What are the consequences of the issues you've found, in practical terms? Presumably they 1) make it more time-consuming (and thus more expensive) to fix bugs in those areas of the application, and 2) they make it more time-consuming to add new functionality to the application. (there may be more points, of course, depending on the issues you've found, and the codebase and application in general)
How much more time-consuming? If you can't quantify it, how do you expect them to buy your argument?
Duplicated code might, in grossly simplified terms mean that every bugfix takes twice as long (because they have to be fixed in two places, and in each, you need to test to make sure your fix didn't break anything). Code which isn't sufficiently general may have to be rewritten when new features are added, and that introduces a risk of breaking everything around it. How much will that cost?
My best suggestion is going to be to try to put numbers on how much these issues are going to cost down the line. Of course you can't make an accurate estimate, but you're definitely better qualified to come up with a rough guess than your audience is. So that's what you have to do.

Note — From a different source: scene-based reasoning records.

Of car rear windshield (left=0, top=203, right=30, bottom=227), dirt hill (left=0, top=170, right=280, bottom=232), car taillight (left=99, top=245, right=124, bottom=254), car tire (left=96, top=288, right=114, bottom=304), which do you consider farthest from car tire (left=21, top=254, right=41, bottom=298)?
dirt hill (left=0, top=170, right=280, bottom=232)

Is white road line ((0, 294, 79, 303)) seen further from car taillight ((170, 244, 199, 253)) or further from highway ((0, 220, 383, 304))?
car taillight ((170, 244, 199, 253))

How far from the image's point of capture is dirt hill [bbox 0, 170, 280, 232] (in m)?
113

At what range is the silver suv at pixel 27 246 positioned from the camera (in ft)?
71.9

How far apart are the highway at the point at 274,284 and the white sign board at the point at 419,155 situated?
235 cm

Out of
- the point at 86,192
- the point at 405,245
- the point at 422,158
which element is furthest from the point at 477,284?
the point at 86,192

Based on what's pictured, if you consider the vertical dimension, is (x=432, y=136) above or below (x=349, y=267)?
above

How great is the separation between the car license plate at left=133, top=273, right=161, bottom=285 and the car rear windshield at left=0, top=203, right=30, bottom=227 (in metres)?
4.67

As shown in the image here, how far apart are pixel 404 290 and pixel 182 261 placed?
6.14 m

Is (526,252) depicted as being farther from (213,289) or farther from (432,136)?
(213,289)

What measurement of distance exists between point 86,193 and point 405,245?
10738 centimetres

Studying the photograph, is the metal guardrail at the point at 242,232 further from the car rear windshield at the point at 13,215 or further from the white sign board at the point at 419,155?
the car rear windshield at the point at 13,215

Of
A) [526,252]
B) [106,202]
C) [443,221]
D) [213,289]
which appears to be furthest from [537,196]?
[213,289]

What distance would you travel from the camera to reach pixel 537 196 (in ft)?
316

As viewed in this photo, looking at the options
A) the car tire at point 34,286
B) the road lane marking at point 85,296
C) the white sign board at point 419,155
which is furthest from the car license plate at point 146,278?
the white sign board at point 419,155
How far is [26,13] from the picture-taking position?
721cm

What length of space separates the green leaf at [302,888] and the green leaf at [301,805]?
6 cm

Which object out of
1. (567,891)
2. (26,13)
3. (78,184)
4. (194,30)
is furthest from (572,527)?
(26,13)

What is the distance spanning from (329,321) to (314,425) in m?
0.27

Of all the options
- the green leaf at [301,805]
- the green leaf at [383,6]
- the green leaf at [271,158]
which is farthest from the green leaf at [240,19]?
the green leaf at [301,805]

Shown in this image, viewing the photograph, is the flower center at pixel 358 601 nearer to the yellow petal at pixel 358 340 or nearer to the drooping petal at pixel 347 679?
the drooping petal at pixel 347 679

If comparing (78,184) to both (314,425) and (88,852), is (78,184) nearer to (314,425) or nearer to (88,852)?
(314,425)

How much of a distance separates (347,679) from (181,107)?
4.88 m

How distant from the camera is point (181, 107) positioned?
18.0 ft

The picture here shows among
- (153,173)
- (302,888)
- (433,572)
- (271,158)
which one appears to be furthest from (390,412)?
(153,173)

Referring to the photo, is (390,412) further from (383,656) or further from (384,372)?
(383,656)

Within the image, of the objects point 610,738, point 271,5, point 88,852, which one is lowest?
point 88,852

Otherwise, you're just asking them to follow your hunch, your irrational instinct. While we'd say your instinct is probably right, it's going to be a hard sell to a non-technical audience. They're likely to say that "if even the programmer can't say how much it'll cost us in the long run if we don't fix these issues, how do we know they're issues at all?"
You might be able to do this by setting up simple scenarios ("Let's say we ignore these issues for now, and at some point after release, a critical bug in component X is found. Because of the messy code we never got around to fixing when we had the chance, this component is now intertwined with components Y and Z, so a fix will have to be tested against this much larger chunk of code to ensure it didn't break existing functionality. This'll take so many days every time a bug in this component is discovered, which could have been reduced to that many days if we fix this issue up front".), or by pulling in generally available statistics (how long does it take to fix bugs in clean vs. messy codebases? Did it pay off for other teams to clean up code smell early?